* Consegne
(1) Rispondi alle seguenti domande sul brano su Villa Giulia.
(a) In quale data è stato pubblicato?
(b) Quali materie insegnava il professore Terranova?
(c) In che cosa era avvolto il panino con la frittata?
(2) Trascrivi il passo del brano su Villa Giulia che parte dalle parole "Una volta il" e si chiude dopo "infinitamente più buono.", sostituendo "panino" con "tramezzino".

* Testo dell'esercizio
══════

Un professore "illuminato", una classe di giovani menti che scoprono la città. Questa volta vi portiamo tra i viali e le statue dello splendido giardino storico

Gianluca Tantillo
Appassionato di etnografia e storia
  • 10 ottobre 2022

Villa Giulia a Palermo

Una volta il professore Terranova ci spiegò che la "compressione uniforme" e la "dilatazione uniforme" sono deformazioni causate dal rapporto tra forza e la superficie sulla quale la forza stessa viene esercitata.

Non lo disse perché era uscito pazzo e aveva dimenticato di essere professore di italiano e storia, ma per spiegarci il motivo per il quale il panino con la frittata, avvolto nella stagnola, e schiacciato per tutta la mattina dal peso dei libri, oltre che più lungo, diventa infinitamente più buono.

══════

[Didascalie raccolte dal web]
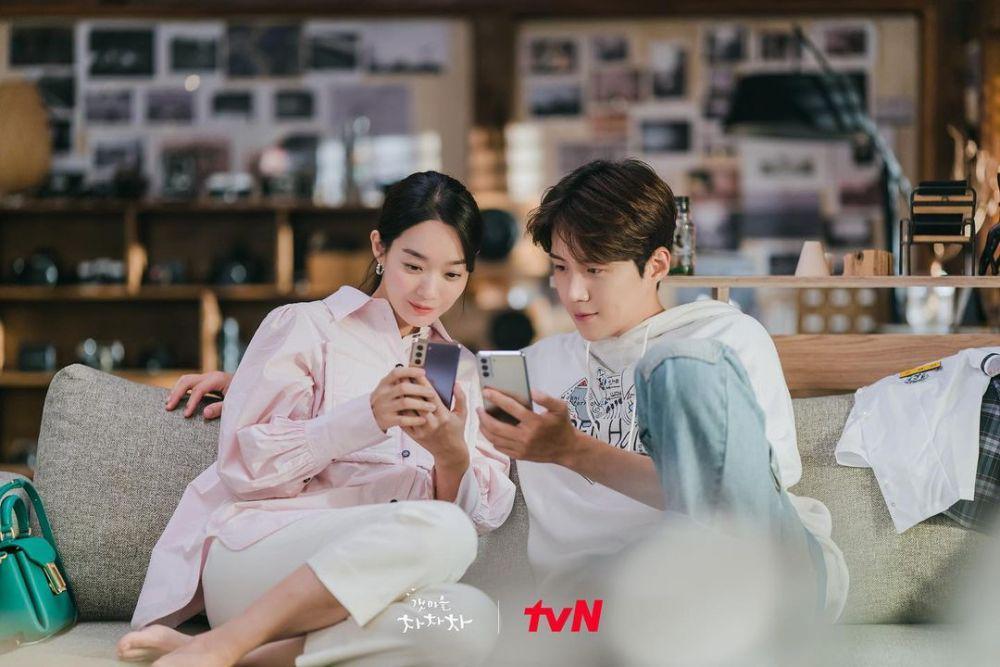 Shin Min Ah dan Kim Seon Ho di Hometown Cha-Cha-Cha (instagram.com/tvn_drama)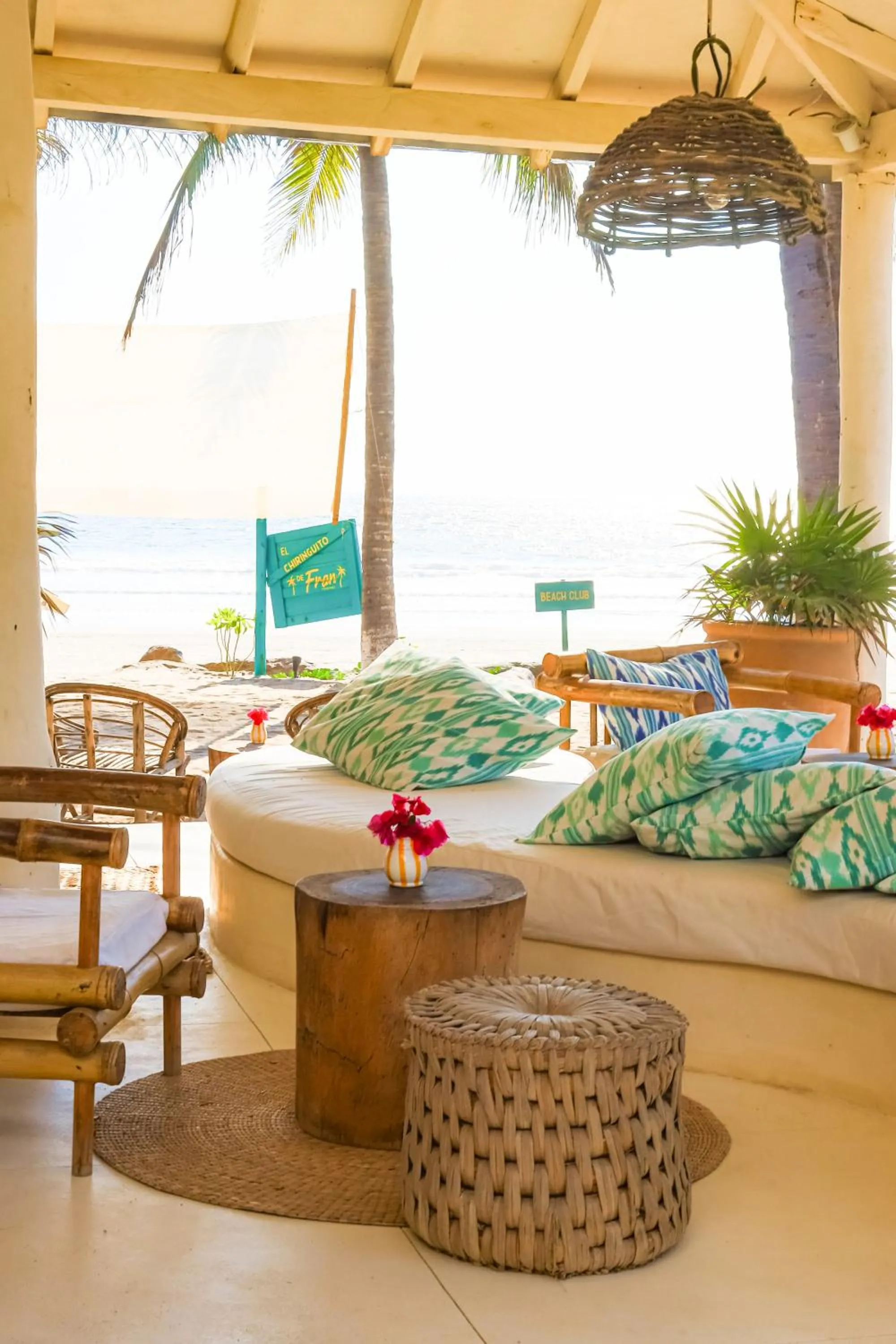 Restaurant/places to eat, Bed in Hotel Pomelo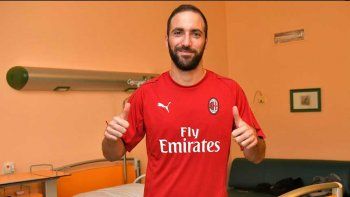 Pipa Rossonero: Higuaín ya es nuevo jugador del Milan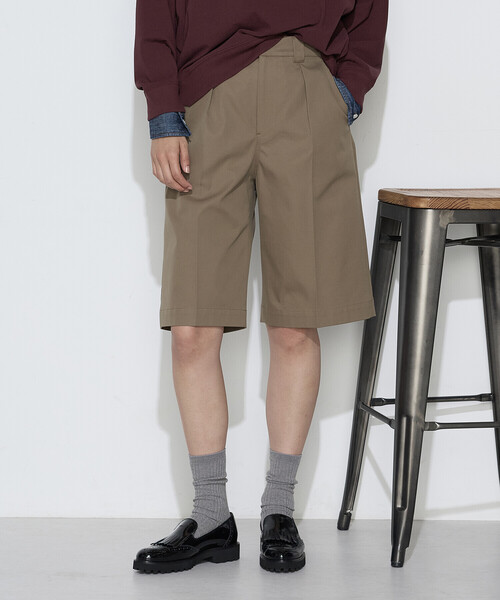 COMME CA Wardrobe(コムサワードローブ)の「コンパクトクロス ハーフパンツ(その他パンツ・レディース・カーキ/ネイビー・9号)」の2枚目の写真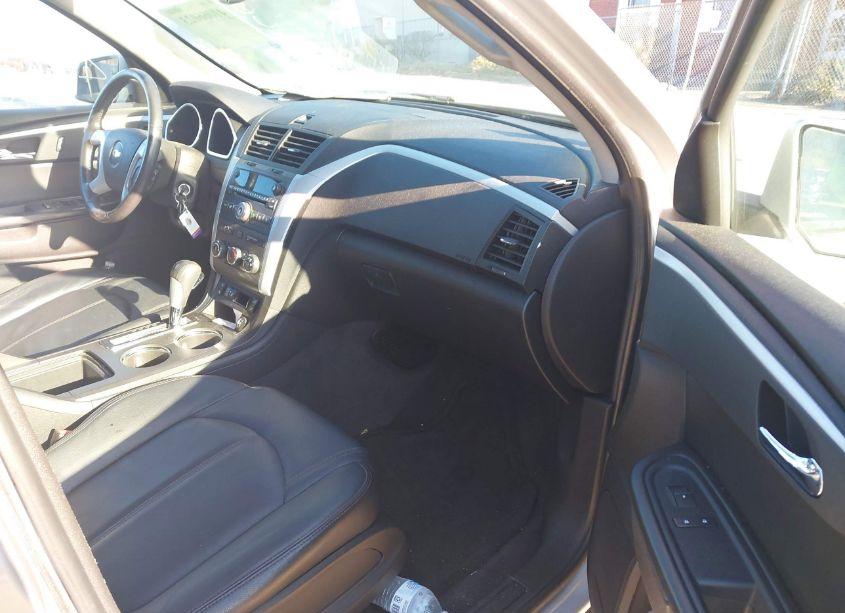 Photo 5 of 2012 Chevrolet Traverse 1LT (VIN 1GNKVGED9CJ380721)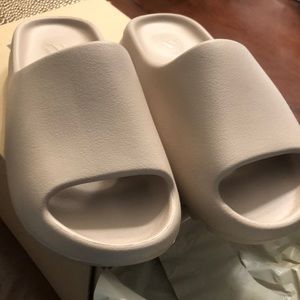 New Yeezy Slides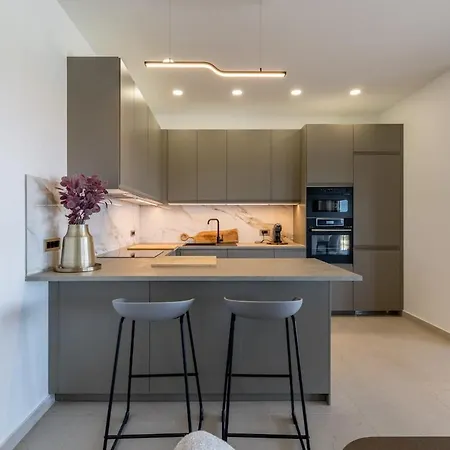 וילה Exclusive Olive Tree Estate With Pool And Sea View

══════

* Soluzioni
(1)
(a) Il 10 ottobre 2022.
(b) Italiano e storia.
(c) Nella stagnola.

(2)
Una volta il professore Terranova ci spiegò che la "compressione uniforme" e la "dilatazione uniforme" sono deformazioni causate dal rapporto tra forza e la superficie sulla quale la forza stessa viene esercitata.

Non lo disse perché era uscito pazzo e aveva dimenticato di essere professore di italiano e storia, ma per spiegarci il motivo per il quale il tramezzino con la frittata, avvolto nella stagnola, e schiacciato per tutta la mattina dal peso dei libri, oltre che più lungo, diventa infinitamente più buono.